A negociação entre Thiago Almada e Flamengo continua em compasso de espera. Na manhã desta terça-feira, após desembarcar de um voo da Argentina, o diretor de futebol do Flamengo, José Boto deu um panorama da negociação. Apesar de o jogador nesse momento se mostrar mais propenso a defender o River Plate, o dirigente português deixou claro que o clube carioca não vai entrar em um leilão.
"Fui lá deixar claro para eles (estafe do jogador) que nós (clube) não entraríamos em leilões. Aquilo que nós combinamos é aquilo que vai ser se ele quiser vir para o Flamengo", afirmou o dirigente português que reforçou a intenção do clube em cumprir o seu orçamento.
"Pode vir o Almada, pode vir outro, ou não vir ninguém. Mas se vier algum jogador, ele vai chegar nas condições que o Flamengo quer, e não em leilões", disse Boto ao atender a imprensa no aeroporto.
Sobre o interesse em Almada, Boto se manteve reticente e alegou que uma transação desse nível as coisas são demoradas e pediu paciência à torcida. "Há um otimismo.

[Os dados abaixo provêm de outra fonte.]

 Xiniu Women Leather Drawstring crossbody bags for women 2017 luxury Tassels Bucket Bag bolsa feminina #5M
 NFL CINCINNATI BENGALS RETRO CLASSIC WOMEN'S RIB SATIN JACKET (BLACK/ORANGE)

Mas em contratações desse nível é preciso paciência para não se pagar mais do que se deve. Mas também não podemos esperar eternamente", disse.
Ainda sobre a viagem para a Argentina, ele comentou que a vinda de Almada foi apenas um dos assuntos que estavam na sua pauta. "Tratei vários assuntos lá, e um deles era o Almada. Não fui lá para convencê-lo, porque seria estúpido da parte dele se eu tivesse de convencê-lo. Ele atuou no Brasil por seis meses e sabe da grandeza do Flamengo", comentou.

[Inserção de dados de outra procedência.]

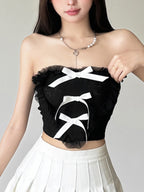 Bow Love Ruffle Strapless Vest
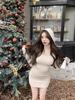 Korean Version of the Fashion Hooded Long-sleeved Dress for Women's Autumn New Slim-fitting Pure Desire Sexy Spice Girl Versatile Hip-wrapped Short Dr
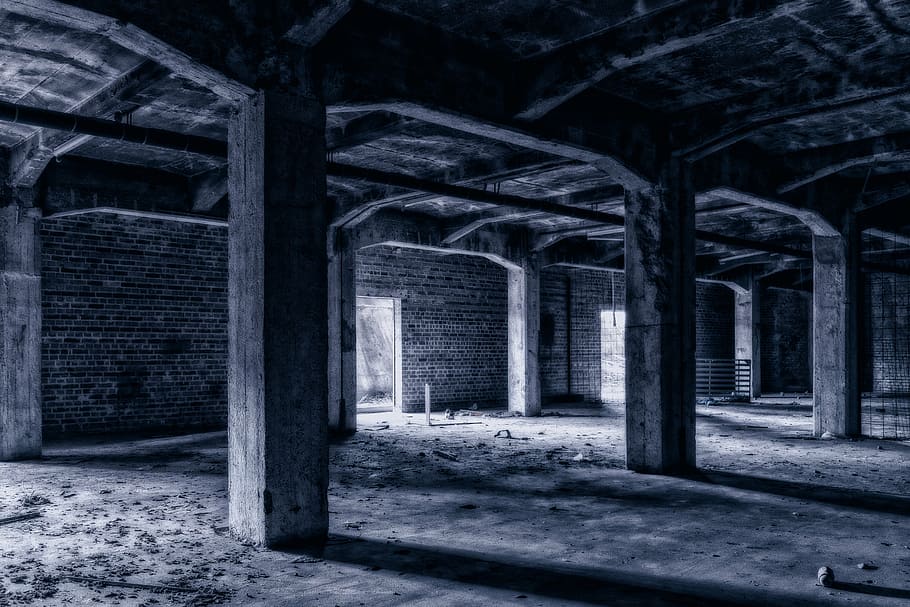grayscale architectural photography, keller, underground, lost places HD wallpaper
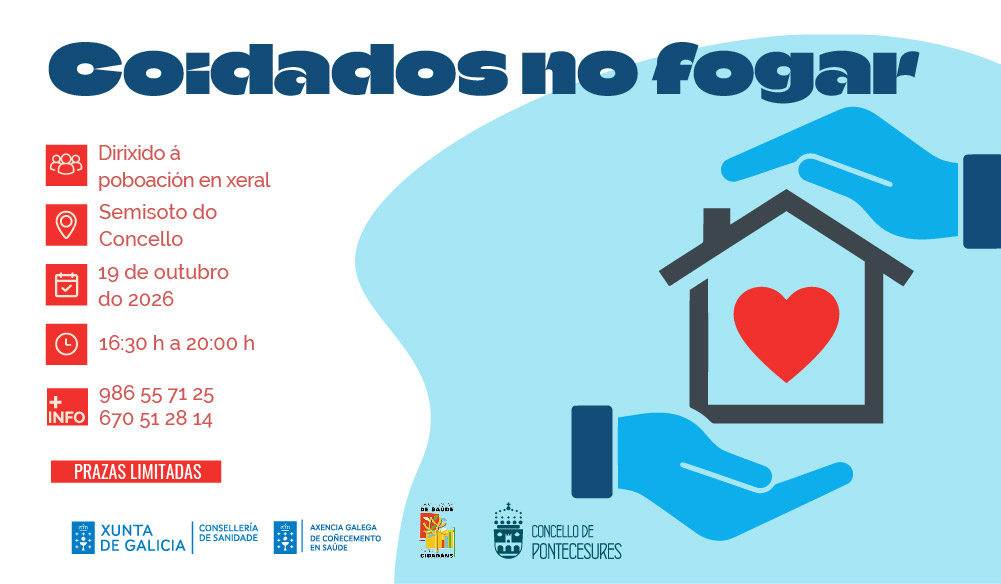 Cartel do obradoiro «Coidados no fogar» do Concello de Pontecesures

O clube carioca estava absoluto na negociação, mas uma investida do River Plate esquentou a disputa pelo atleta. O time argentino fez uma oferta de 20 milhões de euros ao Atlético de Madrid, mas teve dificuldades de garantir as exigências financeiras exigidas pelos espanhóis.

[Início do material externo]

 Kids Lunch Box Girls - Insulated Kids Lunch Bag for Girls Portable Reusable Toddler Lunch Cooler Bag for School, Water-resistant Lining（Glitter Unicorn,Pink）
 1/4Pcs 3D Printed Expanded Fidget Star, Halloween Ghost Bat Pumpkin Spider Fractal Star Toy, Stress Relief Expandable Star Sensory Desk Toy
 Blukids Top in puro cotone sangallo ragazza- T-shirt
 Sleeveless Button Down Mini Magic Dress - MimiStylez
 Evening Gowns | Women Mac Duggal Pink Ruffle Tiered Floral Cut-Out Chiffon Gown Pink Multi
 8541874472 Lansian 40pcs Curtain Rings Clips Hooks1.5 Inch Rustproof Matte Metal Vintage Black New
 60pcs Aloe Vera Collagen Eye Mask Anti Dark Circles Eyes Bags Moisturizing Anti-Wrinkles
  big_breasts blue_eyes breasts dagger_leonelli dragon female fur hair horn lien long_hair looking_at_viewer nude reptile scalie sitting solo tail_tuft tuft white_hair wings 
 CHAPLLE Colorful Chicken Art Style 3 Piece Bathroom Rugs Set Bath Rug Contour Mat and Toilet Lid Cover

A negociação com Almada ganhou caráter de urgência para tentar apagar a crise técnica que o clube vem atravessando após a Copa do Mundo. Com dois empates seguidos diante do São Paulo e do Internacional, a equipe rubro-negra está agora oito pontos atrás do líder Palmeiras (47 a 39) no Campeonato Brasileiro. Leonardo Jardim tem sofrido críticas pelo estilo de jogo e também pelo nível das atuações da equipe após a retomada do calendário nacional com o fim do Mundial de seleções.